Ausgangstext:
****************
Werden die Abgeordneten der Volksfront den Weg ihrer litauischen Kollegen einschlagen?

Keine Frage, wir haben ja dasselbe Ziel. Das Beispiel Litauens verbietet es uns, einen anderen Weg einzuschlagen.

Zieht man in Betracht, daß die Litauer in ihrer Republik etwa 80 Prozent der Gesamtbevölkerung stellen, die Letten entsprechend aber nur 52 Prozent - in welchem Tempo wird sich die Entwicklung in Lettland vollziehen?

Die Vorarbeiten für die erste Sitzung des neugewählten Obersten Sowjets Lettlands Anfang Mai haben bereits begonnen: Zunächst wird eine Unabhängigkeitserklärung verabschiedet. Wir wollen in Abstimmung mit Litauen und hoffentlich - Estland alle zur Erlangung einer realen politischen und wirtschaftlichen Unabhängigkeit erforderlichen Schritte einleiten. Vermutlich werden wir nach der Unabhängigkeitserklärung andere Übergangsgesetze als Litauen beschließen. Es wäre offensichtlich unklug, Gesetze zu verabschieden, die, ohne einen besonderen politischen Nutzen zu erbringen, den Bären lediglich ärgern und ihn zu scharfen Reaktionen provozieren.

Was sind die unabdingbaren Elemente einer politischen Unabhängigkeit Lettlands?

Erstens müssen wir über unser Eigentum in Lettland bestimmen könnnen. Wir müssen in die Lage kommen, die Betriebe wieder in unsere Hände zu nehmen und unsere Volkswirtschaft zu organisieren. Zweitens müssen wir den Status eines völkerrechtlichen Subjekts wiedererlangen. Ferner brauchen wir offensichtlich einen eigenen Zoll, eigene Grenzen und auch eigene Sicherheitskräfte, die die Kontrolle über unser Territorium wahren, die öffentliche Ordnung aufrechterhalten und die Grenze sichern. Es liegt aber auf der Hand, daß wir nie jenen Grad an Souveränität erreichen werden, den Großmächte für sich realisieren können. Wir werden wohl immer auf irgendeine Art und Weise von der UdSSR abhängig sein. Selbst wenn der von uns eingeschlagene Weg zur Souveränität zu einem sehr optimalen Ergebnis führt, werden uns die militärischen Stütztpunkte der Sowjetunion wohl noch lange erhalten bleiben.
****************
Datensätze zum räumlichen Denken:
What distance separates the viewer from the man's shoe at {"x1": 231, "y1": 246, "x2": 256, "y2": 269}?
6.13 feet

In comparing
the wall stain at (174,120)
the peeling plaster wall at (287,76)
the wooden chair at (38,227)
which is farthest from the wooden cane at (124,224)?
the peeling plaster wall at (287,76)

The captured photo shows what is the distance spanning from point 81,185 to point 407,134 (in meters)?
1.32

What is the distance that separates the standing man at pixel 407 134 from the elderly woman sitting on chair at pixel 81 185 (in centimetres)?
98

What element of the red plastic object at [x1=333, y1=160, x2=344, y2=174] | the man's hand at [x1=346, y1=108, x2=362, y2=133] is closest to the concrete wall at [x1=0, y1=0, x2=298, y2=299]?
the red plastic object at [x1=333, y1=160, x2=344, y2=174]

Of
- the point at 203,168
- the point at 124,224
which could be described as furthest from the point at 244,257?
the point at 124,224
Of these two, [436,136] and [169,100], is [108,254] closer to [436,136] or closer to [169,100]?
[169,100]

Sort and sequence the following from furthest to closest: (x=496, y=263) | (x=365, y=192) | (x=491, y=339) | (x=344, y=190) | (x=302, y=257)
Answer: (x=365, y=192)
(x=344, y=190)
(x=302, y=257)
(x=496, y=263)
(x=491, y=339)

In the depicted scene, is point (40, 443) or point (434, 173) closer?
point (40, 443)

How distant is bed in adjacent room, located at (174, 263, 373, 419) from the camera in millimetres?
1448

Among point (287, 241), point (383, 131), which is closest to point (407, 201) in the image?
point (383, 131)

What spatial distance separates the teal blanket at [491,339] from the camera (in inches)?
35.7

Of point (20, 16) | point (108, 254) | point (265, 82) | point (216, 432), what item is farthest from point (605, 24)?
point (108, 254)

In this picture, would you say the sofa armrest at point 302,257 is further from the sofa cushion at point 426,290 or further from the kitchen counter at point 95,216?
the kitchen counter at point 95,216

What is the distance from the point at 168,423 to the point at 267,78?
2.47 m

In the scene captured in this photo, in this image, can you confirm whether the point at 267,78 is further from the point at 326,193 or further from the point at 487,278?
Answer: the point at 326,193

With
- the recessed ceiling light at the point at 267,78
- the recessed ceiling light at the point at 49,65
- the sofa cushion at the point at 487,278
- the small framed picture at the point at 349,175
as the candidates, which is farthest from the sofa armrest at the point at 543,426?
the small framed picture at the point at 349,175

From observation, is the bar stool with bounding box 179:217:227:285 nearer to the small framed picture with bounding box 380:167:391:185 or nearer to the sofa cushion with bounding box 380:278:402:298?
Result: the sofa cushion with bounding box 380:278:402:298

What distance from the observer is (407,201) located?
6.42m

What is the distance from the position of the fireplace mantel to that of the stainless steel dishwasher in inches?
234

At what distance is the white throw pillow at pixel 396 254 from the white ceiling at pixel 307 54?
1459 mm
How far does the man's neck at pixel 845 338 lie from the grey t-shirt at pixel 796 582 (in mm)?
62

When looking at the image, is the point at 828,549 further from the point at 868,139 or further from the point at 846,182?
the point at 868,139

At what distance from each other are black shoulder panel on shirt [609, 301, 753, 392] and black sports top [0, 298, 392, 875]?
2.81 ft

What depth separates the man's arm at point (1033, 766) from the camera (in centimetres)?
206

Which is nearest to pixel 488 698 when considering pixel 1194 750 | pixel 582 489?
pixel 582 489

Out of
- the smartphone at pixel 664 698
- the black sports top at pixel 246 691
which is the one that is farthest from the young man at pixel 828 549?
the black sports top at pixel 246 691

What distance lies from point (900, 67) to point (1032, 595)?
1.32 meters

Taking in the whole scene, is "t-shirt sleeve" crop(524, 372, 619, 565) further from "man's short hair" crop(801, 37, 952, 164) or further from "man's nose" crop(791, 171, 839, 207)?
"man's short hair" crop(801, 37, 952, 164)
****************
Deine Aufgaben:
a) Welchen Anteil an der Gesamtbevölkerung ihrer Republik stellen die Letten laut dem Ausgangstext?
b) Ändere im Ausgangstext die Passage von "Zieht man in" bis einschließlich "scharfen Reaktionen provozieren." so, dass "Vorarbeiten" durch "Vorbereitungen" ersetzt ist.

Lösungen:
a) 52 Prozent.

b)
Zieht man in Betracht, daß die Litauer in ihrer Republik etwa 80 Prozent der Gesamtbevölkerung stellen, die Letten entsprechend aber nur 52 Prozent - in welchem Tempo wird sich die Entwicklung in Lettland vollziehen?

Die Vorbereitungen für die erste Sitzung des neugewählten Obersten Sowjets Lettlands Anfang Mai haben bereits begonnen: Zunächst wird eine Unabhängigkeitserklärung verabschiedet. Wir wollen in Abstimmung mit Litauen und hoffentlich - Estland alle zur Erlangung einer realen politischen und wirtschaftlichen Unabhängigkeit erforderlichen Schritte einleiten. Vermutlich werden wir nach der Unabhängigkeitserklärung andere Übergangsgesetze als Litauen beschließen. Es wäre offensichtlich unklug, Gesetze zu verabschieden, die, ohne einen besonderen politischen Nutzen zu erbringen, den Bären lediglich ärgern und ihn zu scharfen Reaktionen provozieren.